:: ASSIGNMENT ::
Work through the listing below and give again exactly the lines from the one with "Submit your proposal" to the one with "lattice_4x8_regular", both ends included. All other lines and all pictures stay out.

:: RECORDS FOR THIS EXERCISE ::
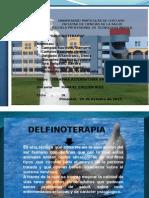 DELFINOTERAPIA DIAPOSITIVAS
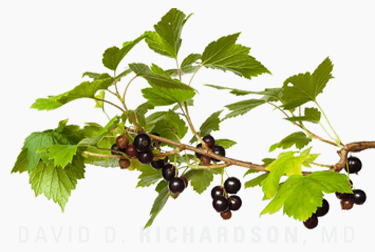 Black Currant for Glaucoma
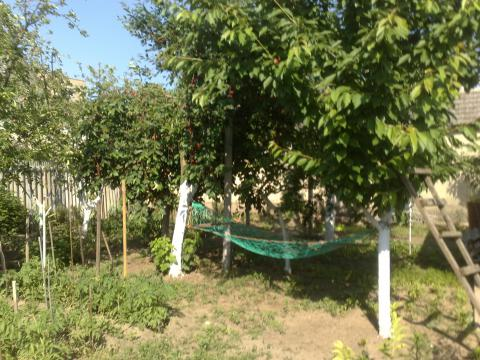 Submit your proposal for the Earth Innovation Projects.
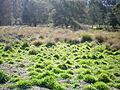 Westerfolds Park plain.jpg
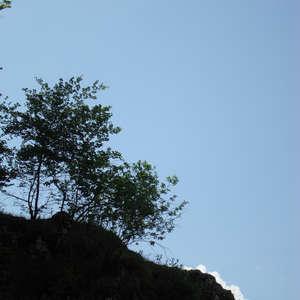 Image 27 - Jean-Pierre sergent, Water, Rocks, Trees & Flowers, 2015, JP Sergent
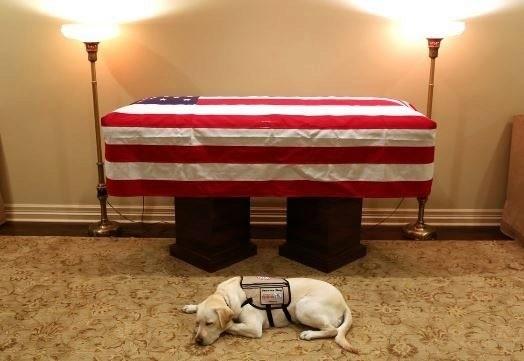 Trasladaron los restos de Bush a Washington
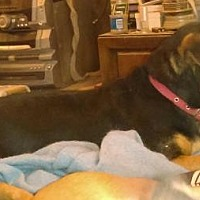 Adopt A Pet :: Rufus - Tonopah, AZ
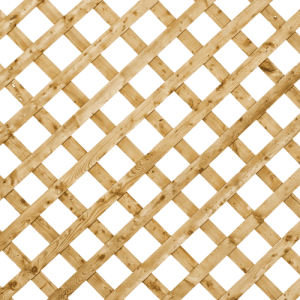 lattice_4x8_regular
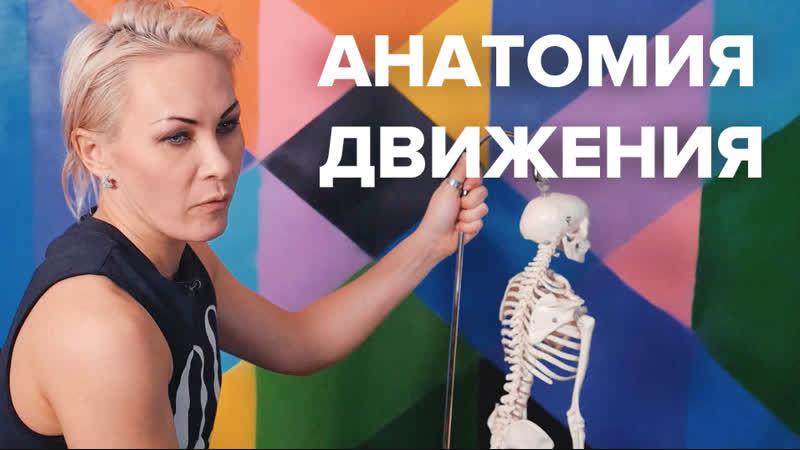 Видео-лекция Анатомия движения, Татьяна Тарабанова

...

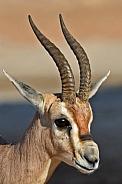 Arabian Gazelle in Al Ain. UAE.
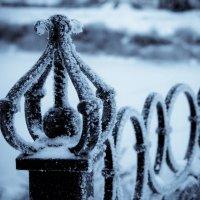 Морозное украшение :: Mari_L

:: FINISHED TASK ::
 Submit your proposal for the Earth Innovation Projects.
 Westerfolds Park plain.jpg
 Image 27 - Jean-Pierre sergent, Water, Rocks, Trees & Flowers, 2015, JP Sergent
 Trasladaron los restos de Bush a Washington
 Adopt A Pet :: Rufus - Tonopah, AZ
 lattice_4x8_regular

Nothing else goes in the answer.